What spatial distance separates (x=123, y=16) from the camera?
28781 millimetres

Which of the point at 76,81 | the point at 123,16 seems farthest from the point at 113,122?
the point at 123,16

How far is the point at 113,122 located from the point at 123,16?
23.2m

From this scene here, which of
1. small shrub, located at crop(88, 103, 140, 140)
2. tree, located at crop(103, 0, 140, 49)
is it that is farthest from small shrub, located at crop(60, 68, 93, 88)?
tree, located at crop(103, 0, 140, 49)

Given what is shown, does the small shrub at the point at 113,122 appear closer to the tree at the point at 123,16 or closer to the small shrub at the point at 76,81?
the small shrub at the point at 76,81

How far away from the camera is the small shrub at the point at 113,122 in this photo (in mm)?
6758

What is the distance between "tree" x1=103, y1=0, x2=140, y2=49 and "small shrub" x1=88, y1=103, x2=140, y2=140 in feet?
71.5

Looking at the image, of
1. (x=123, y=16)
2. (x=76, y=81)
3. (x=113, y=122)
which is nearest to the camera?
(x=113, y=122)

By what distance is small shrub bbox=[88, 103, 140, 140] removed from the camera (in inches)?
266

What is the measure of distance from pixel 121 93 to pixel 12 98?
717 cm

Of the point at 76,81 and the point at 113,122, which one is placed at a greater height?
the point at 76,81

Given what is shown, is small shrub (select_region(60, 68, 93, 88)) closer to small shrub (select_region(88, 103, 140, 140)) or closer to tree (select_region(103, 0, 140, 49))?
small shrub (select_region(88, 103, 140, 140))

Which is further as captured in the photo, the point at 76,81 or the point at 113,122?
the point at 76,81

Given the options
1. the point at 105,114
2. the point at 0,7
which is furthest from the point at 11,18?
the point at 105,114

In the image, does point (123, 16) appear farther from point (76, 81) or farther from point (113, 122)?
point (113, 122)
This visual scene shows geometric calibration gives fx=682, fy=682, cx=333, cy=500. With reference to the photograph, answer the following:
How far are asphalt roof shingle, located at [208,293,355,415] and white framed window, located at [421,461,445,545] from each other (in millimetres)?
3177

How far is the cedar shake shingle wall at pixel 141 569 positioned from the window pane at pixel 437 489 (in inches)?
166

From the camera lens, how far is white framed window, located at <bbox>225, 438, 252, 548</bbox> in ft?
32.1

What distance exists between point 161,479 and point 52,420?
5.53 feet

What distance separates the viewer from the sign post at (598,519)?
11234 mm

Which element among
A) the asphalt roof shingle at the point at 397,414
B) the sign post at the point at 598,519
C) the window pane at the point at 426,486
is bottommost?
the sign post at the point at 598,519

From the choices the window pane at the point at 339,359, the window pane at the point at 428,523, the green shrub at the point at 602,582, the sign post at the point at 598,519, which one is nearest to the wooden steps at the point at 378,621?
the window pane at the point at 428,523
-------
Given instruction: Without omitting anything, output the entries exactly.

Response to the task:
What spatial distance separates (x=123, y=16) from the camera?
28781 millimetres

Which of the point at 76,81 | the point at 123,16 seems farthest from the point at 113,122?
the point at 123,16

How far is the point at 113,122 located from the point at 123,16?
23.2m

From this scene here, which of
1. small shrub, located at crop(88, 103, 140, 140)
2. tree, located at crop(103, 0, 140, 49)
is it that is farthest from small shrub, located at crop(60, 68, 93, 88)?
tree, located at crop(103, 0, 140, 49)

Given what is shown, does the small shrub at the point at 113,122 appear closer to the tree at the point at 123,16 or closer to the small shrub at the point at 76,81?
the small shrub at the point at 76,81

How far away from the camera is the small shrub at the point at 113,122 in this photo (in mm)?
6758

What is the distance between "tree" x1=103, y1=0, x2=140, y2=49 and "small shrub" x1=88, y1=103, x2=140, y2=140 in feet?
71.5

Looking at the image, of
1. (x=123, y=16)
2. (x=76, y=81)
3. (x=113, y=122)
which is nearest to the camera?
(x=113, y=122)

By what distance is small shrub bbox=[88, 103, 140, 140] removed from the camera (in inches)?
266

What is the measure of distance from pixel 121 93 to pixel 12 98?
717 cm

Of the point at 76,81 and the point at 113,122, which one is placed at a greater height?
the point at 76,81

Given what is shown, is small shrub (select_region(60, 68, 93, 88)) closer to small shrub (select_region(88, 103, 140, 140)) or closer to tree (select_region(103, 0, 140, 49))?
small shrub (select_region(88, 103, 140, 140))

Which is further as captured in the photo, the point at 76,81 or the point at 113,122?
the point at 76,81

Given the options
1. the point at 105,114
2. the point at 0,7
which is furthest from the point at 11,18?
the point at 105,114

In the image, does point (123, 16) appear farther from point (76, 81) or farther from point (113, 122)?
point (113, 122)
This visual scene shows geometric calibration gives fx=682, fy=682, cx=333, cy=500. With reference to the photograph, answer the following:
How far are asphalt roof shingle, located at [208,293,355,415] and white framed window, located at [421,461,445,545] from each other (in millimetres)?
3177

How far is the cedar shake shingle wall at pixel 141 569 positioned from the window pane at pixel 437 489 (in inches)?
166

From the camera lens, how far is white framed window, located at <bbox>225, 438, 252, 548</bbox> in ft?
32.1

What distance exists between point 161,479 and point 52,420?
5.53 feet

What distance separates the viewer from the sign post at (598,519)?
11234 mm

Which element among
A) the asphalt roof shingle at the point at 397,414
B) the sign post at the point at 598,519
C) the window pane at the point at 426,486
is bottommost?
the sign post at the point at 598,519

From the choices the window pane at the point at 339,359, the window pane at the point at 428,523, the green shrub at the point at 602,582, the sign post at the point at 598,519, which one is nearest to the wooden steps at the point at 378,621?
the window pane at the point at 428,523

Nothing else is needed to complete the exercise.